▶ _Texte de la page_:
──────────────────────────────
Abigail Parker (Margarita Levieva)
Ensuite, il y a Abigail Parker : cette étudiante issue d'une bonne famille interrompt sur un coup de tête des études universitaires prometteuses pour être indépendante. Après quelques petits boulots aliénants, elle se fait embaucher par Vincent comme barmaid et devient sa maîtresse. Libre et intelligente, tenant à son autonomie, elle s'interroge sur les raisons qui poussent les putes à rester aux ordres de leurs macs - et aidera l'une d'elles à s'en sortir.
L'agent Chris Alston et Sandra Washington (Lawrence Guillard Jr. et Natalie Paul)
Enfin, il y a Sandra Washington : cette journaliste noire et ambitieuse rédige des articles sans intérêt dans un petit journal mais enquête sur les activités de la Deuce. Elle questionne d'abord les prostituées jusqu'à être arrêtée en leur compagnie une nuit et c'est ainsi qu'elle rencontre l'agent Chris Alston, policier intègre grâce auquel elle met à jour le réseau de corruption généralisé qui règne sur cette artère. Ils deviennent amants mais, malheureusement, l'article qu'elle écrit est censuré, faute d'une source dûment nommée - ce que refuse d'être Alston, dont le nouveau capitaine de son district entend bien, avec son aide (et contre une promotion), procéder à un grand nettoyage parmi tous les ripoux sous son commandement.
Les tapineuses de la Deuce
1972. Le film Gorge Profonde sort dans toutes les salles et obtient un triomphe : le monde est en train de changer et l'industrie du sexe, depuis la rue jusque dans les studios de tournage, s'emballe, entraînant avec eux tous ceux qui saisiront cette opportunité et laissant sur le carreau les autres, refusant d'embarquer...
──────────────────────────────
▶ _Données fournies_:
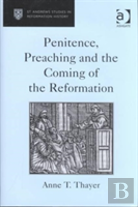 Penitence, Preaching And The Coming Of The Reformation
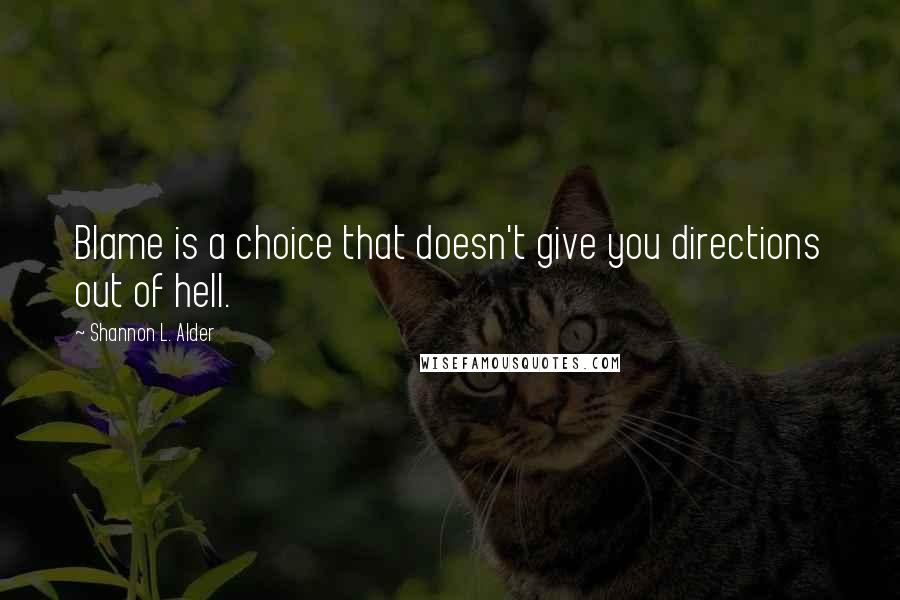 Shannon L. Alder Quotes: Blame is a choice that doesn't give you directions out of hell.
──────────────────────────────
Répondez brièvement à ces questions sur le texte consacré à la Deuce.
1. Quel poste Vincent confie-t-il à Abigail Parker ?
2. Pourquoi l'article de Sandra Washington est-il censuré ?
3. Quel film sort en 1972 ?
Les lignes n'ont aucun lien avec le texte.

1. Barmaid.
2. Faute d'une source dûment nommée.
3. Gorge Profonde.